# Buying used body + new lens / all new / all used?



## stevco (May 3, 2010)

Hello,

I have some problems about soon buying a digital camera and lens.
Currently I am shooting with analog camera Minolta srt 101, mostly with rokkor 58mm 1.4 and i am satisfied with this focal length/dof/speed, and i like the quality and usage of fixed lens. Both lens and camera are 30+ years old but i haven't any problems, but I am seeing more risk into buying used Digital body.

I want a digital body + 50mm 1.4 lens

I like Canon body more, but Nikkor 50mm 1.4 are better. So if I'm looking more into having the beter lens than the body i guess it's better to go for Nikon body too.

My questions are:

Should I buy used 50mm 1.4 or brand new? (in Macedonia, Europe, the price for Nikkor 50mm 1.4D is 320+ euro for new lens, in USA around 300 bucks, if i have a chance to buy from there)
(the only used nikkor 50mm 1.4 here are 230+ euro, 1,5 year used, and used one are very rare here).
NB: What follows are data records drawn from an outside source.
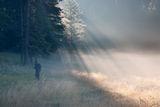 Мъгла под утринната светлина ; comments:21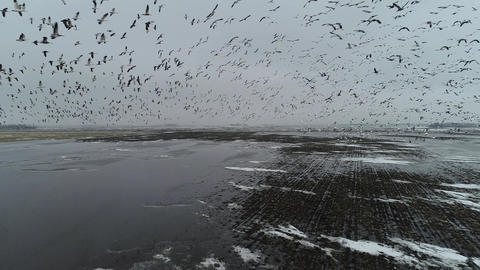 Birds/Snow Geese Flyer Over A Wet Field Drone Live Action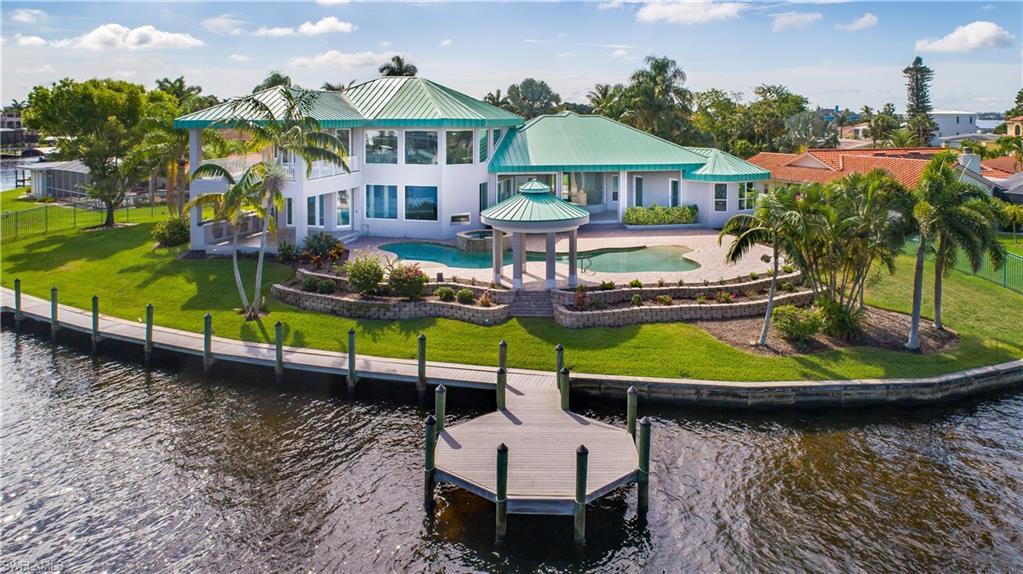 Dolphin, Cape Coral, Florida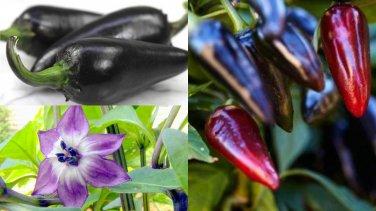 HEIRLOOM NON GMO Black Hungarian Pepper 25 seeds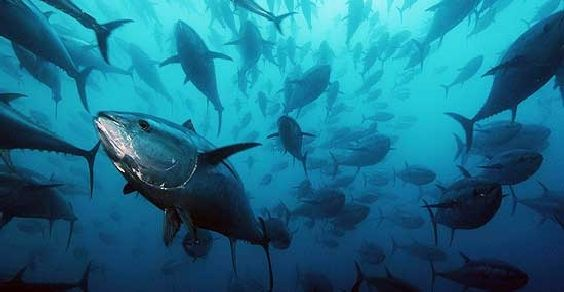 tonno-rosso-estinzione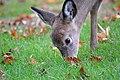 White-tailed Deer (Odocoileus virginianus) (15685869812).jpg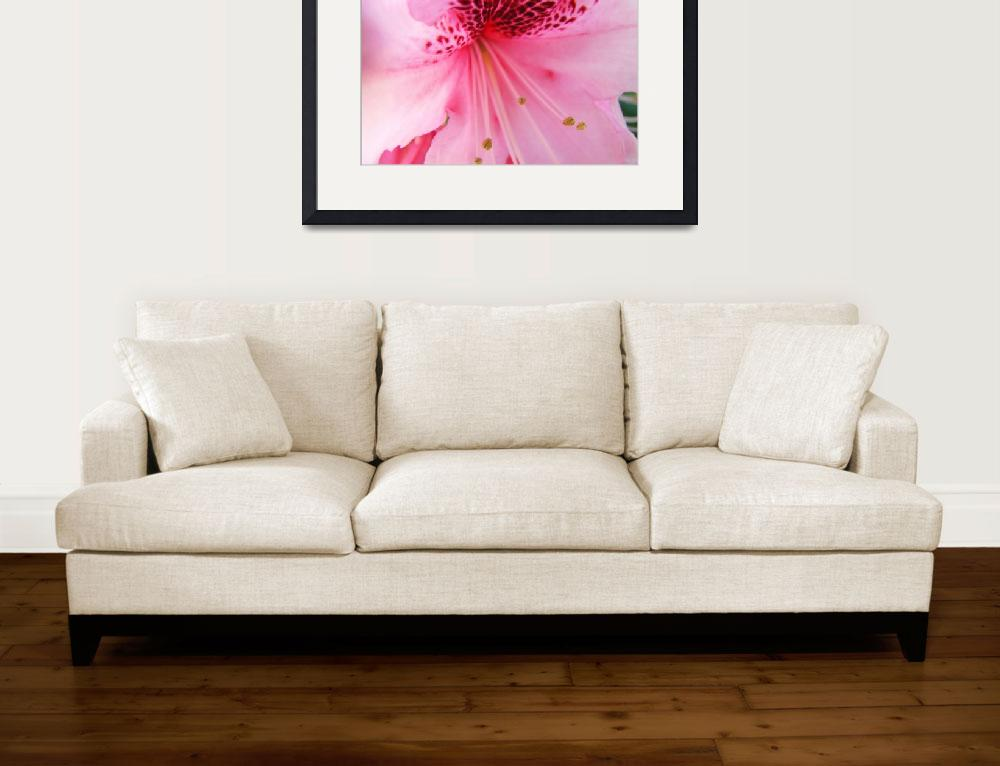 """""""Christmas Gift Gallery PINK RHODODENDRON Art""""  (2009) by BasleeTroutman"""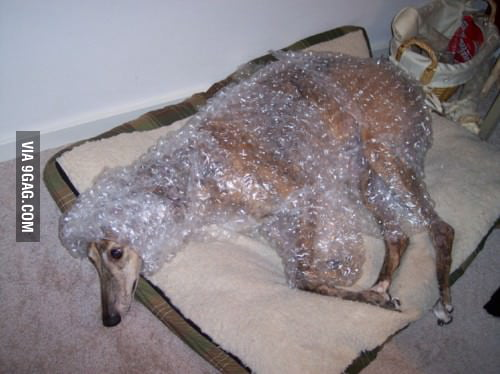 Everybody loves bubblewrap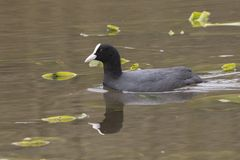 A coot swimming past water lilies stock images
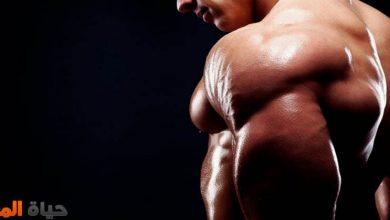 الأطعمة التي تساعد في بناء العضلات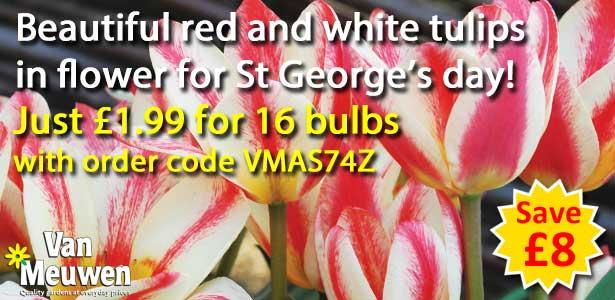 Tulip St George £1.99 offer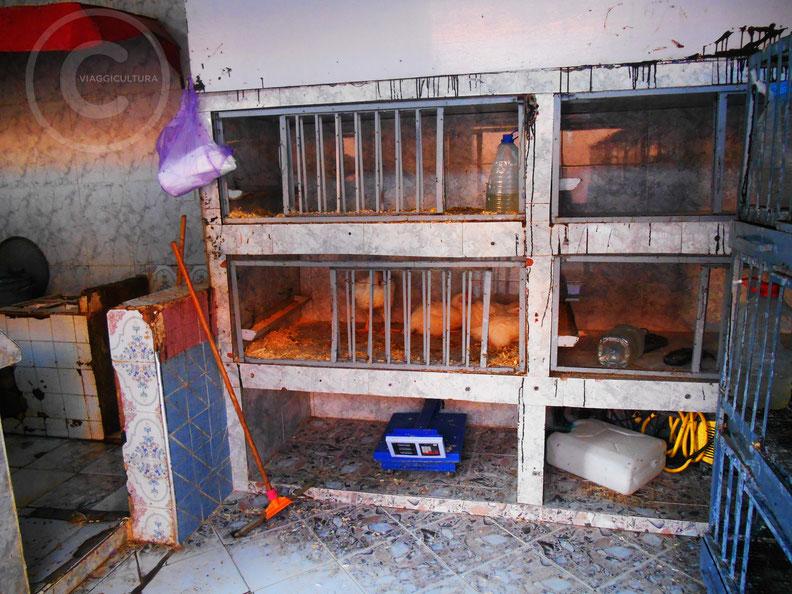 Il negozio dei polli, Bouarfa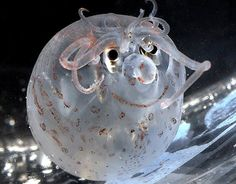"""It looks like a pig with cute curls around its face and with an irresistible smile, but do you know what it really is?    A strange creature """"helicocranchia pfefferi"""" that lives in the ocean waters, also known as """"pig octopus"""", is photographed in the Californian aquarium """"Kabrilo Marin""""."""
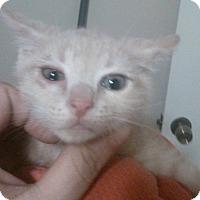 Adopt A Pet :: Sunkist - Lawrenceville, GA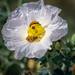 White Pricklypoppy (Argemone Polyanthemos) by @CarShowShooter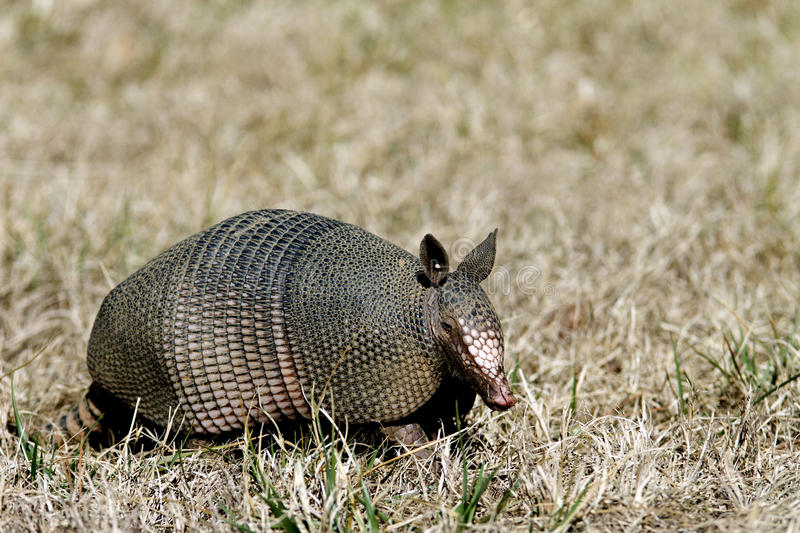 Armadillo in the Grass Right Side. Side view, right side of a Nine-banded Armadillo with leathery armor shell on the Natchez Trace Parkway, Tishomingo County royalty free stock images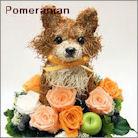 ポメラニアン犬のプリザーブドフラワーアレンジ ポメラニアングッズ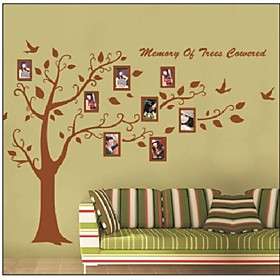 ZOOYOOrremovable colorful tree and photo frame wall sticker home decor Decal Art Mural wall stickers Home Decor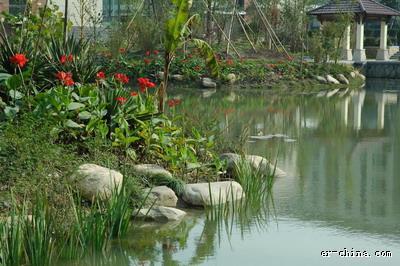 景觀水體維護和修復 從前期設計做起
Is it OK buying a used cheaper body and invest more into lens?
Should i expect to have more possible problems with used body than with lens (physical/funcitonal) problems?

My conclusions:

I would like to buy a FF dlsr than APS-C, since new FF cameras are expensive, maybe my only acceptable choice is Canon 5D (what do you think for this now quite old body so late in the game?)

For APS-C used body, I woud like to have something around Nikon D200, D90etc, or, Canon 450D, 40D, 50D etc.
For a full frame, i often see here used Canon 5D body for around 700-800 euro.

I don't want to invest much in a body, since the price of the bodies decrease rapidly and the market rapidly offers new models.. But, the quality and the price of the lens it is more constant.
Shooting with analog camera, the body doesn't make much imput and difference to me, but with analog body the sensor it's most important thing.

I don't shoot my wide-angle, so also a wide-zoom would be OK to have.

Thank you in advance,
Stevco


----------



## ghache (May 3, 2010)

i bought pretty much everything used.


----------



## cnutco (May 3, 2010)

I am not too sure how the used market is across the pond, but here it seems that there are more Nikon products in the used market than Canon.

Either way, you are correct about the new bodies coming out.  So you should be able to find what you are looking for.

Good luck!


----------



## Derrel (May 3, 2010)

I still shoot a Canon 5D, and think that for 700 to 800 Euro, that's a good value. Even at this stage of d-slr development, the 5D's 12.8 megapixels with weak AA-filter means very sharp images and a natural, non-digital-looking image file.


----------



## eriqalan (May 6, 2010)

cnutco - it depends on where you look, I guess. In the Pac Norwest there are slightly more Canon than Nikon on craigslist; on ebay there are significantly more Canon than Nikon

Neither of us are where the author is and I have seen a lot of Canon in the UK and Greece (for some unexplicable reason)


----------



## eriqalan (May 6, 2010)

1) I don't know who told you the Nikon lens is better, thay are about the same

2) with film cameras it made sense to buy used, with digitals that isn't the case as the newer cameras may have bigger / better screens; better sensors, better noise reduction, better processors --- so newest body, used lens (if you can get them from a reliable source - check it for ease of focus, check for fungus (spiderwebbing that shows up when you look near a light through the lens); glass is scratch free on both ends, etc. - then put it on the camera and see that it functions properly

If you can afford such the 5D mark II would be a good choice but if not the Nikon D700 might be cheaper there


----------



## stevco (May 8, 2010)

eriqalan said:


> 1) I don't know who told you the Nikon lens is better, thay are about the same
> 
> 2) with film cameras it made sense to buy used, with digitals that isn't the case as the newer cameras may have bigger / better screens; better sensors, better noise reduction, better processors --- so newest body, used lens (if you can get them from a reliable source - check it for ease of focus, check for fungus (spiderwebbing that shows up when you look near a light through the lens); glass is scratch free on both ends, etc. - then put it on the camera and see that it functions properly
> 
> If you can afford such the 5D mark II would be a good choice but if not the Nikon D700 might be cheaper there



I meant that Nikkor 50mm 1.4D is better and cheaper than Canon 50mm 1.4 USM (on internet technically tests on some websites, forums etc.). Yes and i think that wouldn't be any considerable difference in the using however.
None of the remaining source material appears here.